From the records below, pull each line that has "site".

*** Opening of RECORDED DATA ***

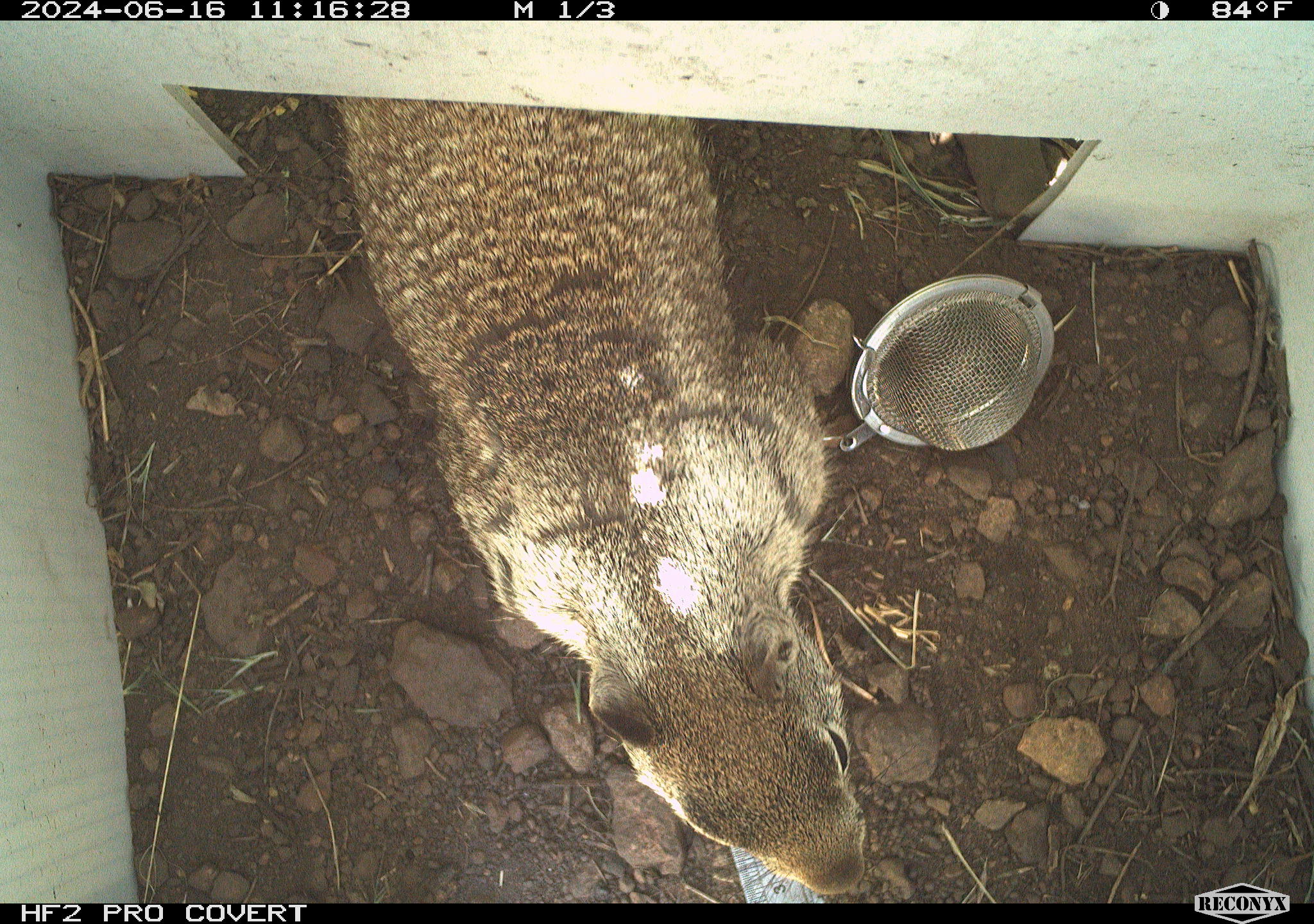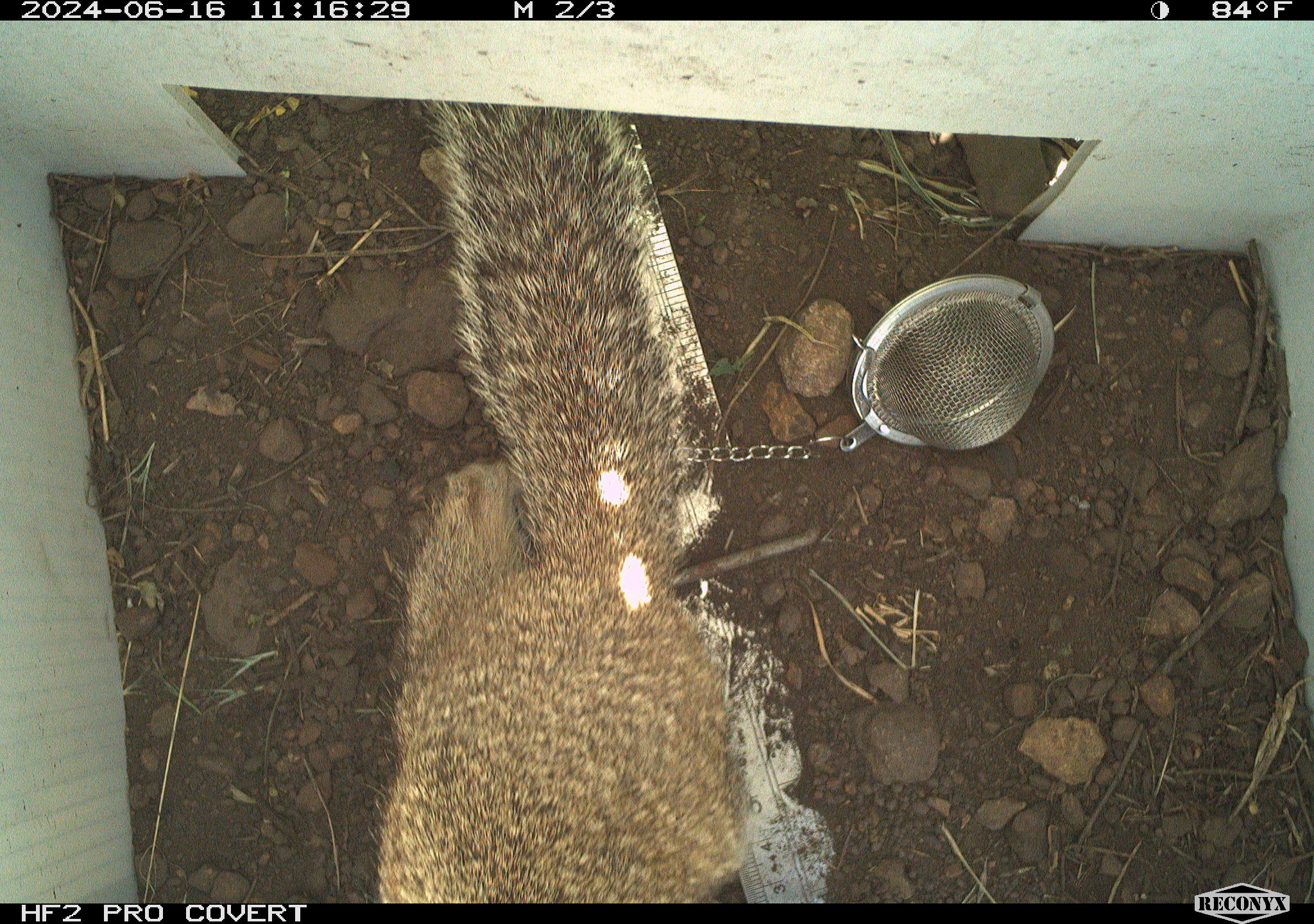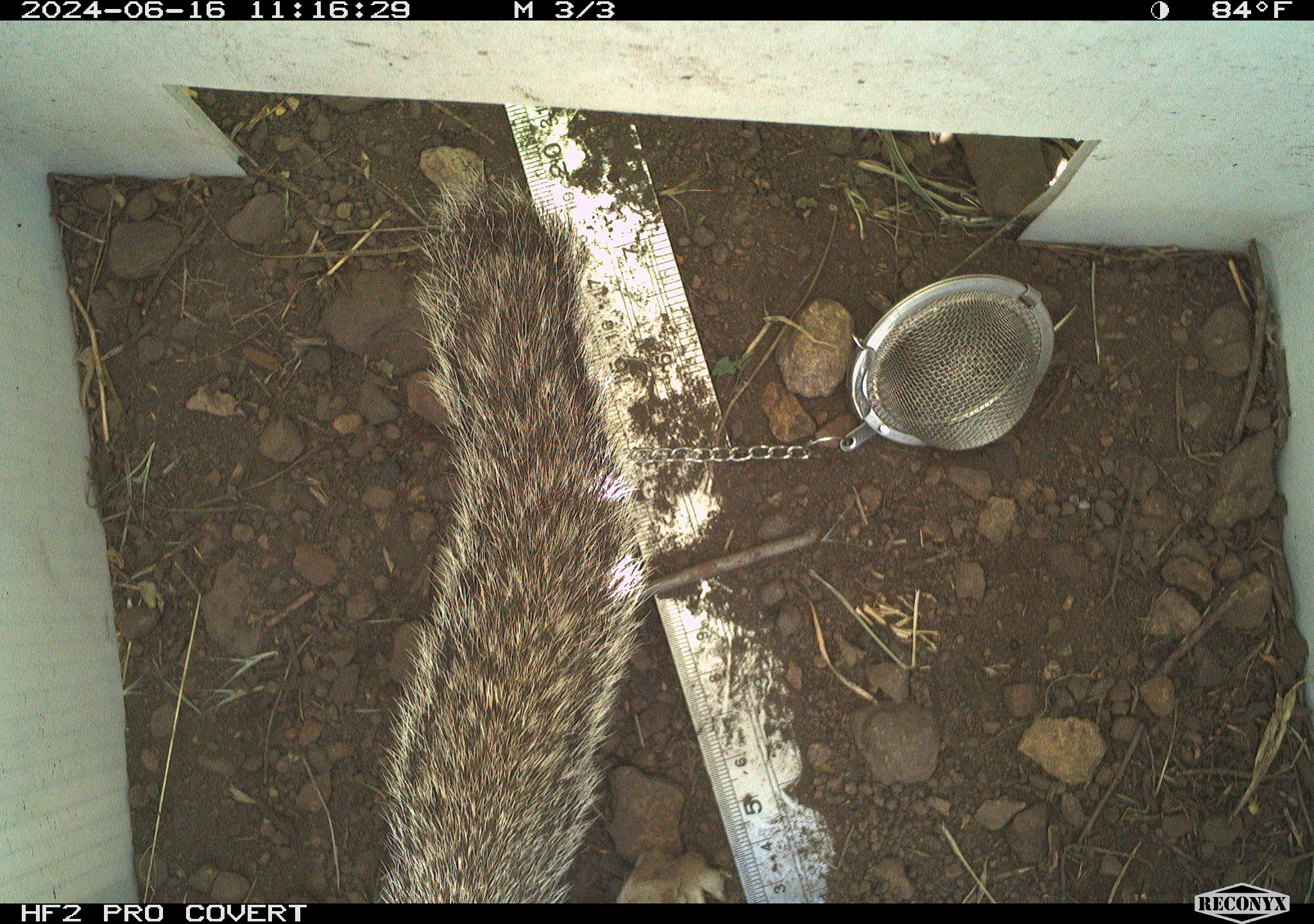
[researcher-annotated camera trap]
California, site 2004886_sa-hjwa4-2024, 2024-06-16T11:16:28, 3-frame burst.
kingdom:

*** Close of RECORDED DATA ***
*** Opening of RECORDED DATA ***

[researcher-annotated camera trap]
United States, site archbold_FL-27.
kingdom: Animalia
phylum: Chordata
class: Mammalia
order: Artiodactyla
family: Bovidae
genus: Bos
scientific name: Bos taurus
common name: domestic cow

*** Close of RECORDED DATA ***
*** Opening of RECORDED DATA ***

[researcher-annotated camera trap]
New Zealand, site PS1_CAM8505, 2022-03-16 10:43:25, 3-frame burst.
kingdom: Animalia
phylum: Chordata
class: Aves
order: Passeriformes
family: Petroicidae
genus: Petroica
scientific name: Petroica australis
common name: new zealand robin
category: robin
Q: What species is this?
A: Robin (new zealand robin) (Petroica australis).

*** Close of RECORDED DATA ***

RESULT OF THE TASK:
California, site 2004886_sa-hjwa4-2024, 2024-06-16T11:16:28, 3-frame burst.
United States, site archbold_FL-27.
New Zealand, site PS1_CAM8505, 2022-03-16 10:43:25, 3-frame burst.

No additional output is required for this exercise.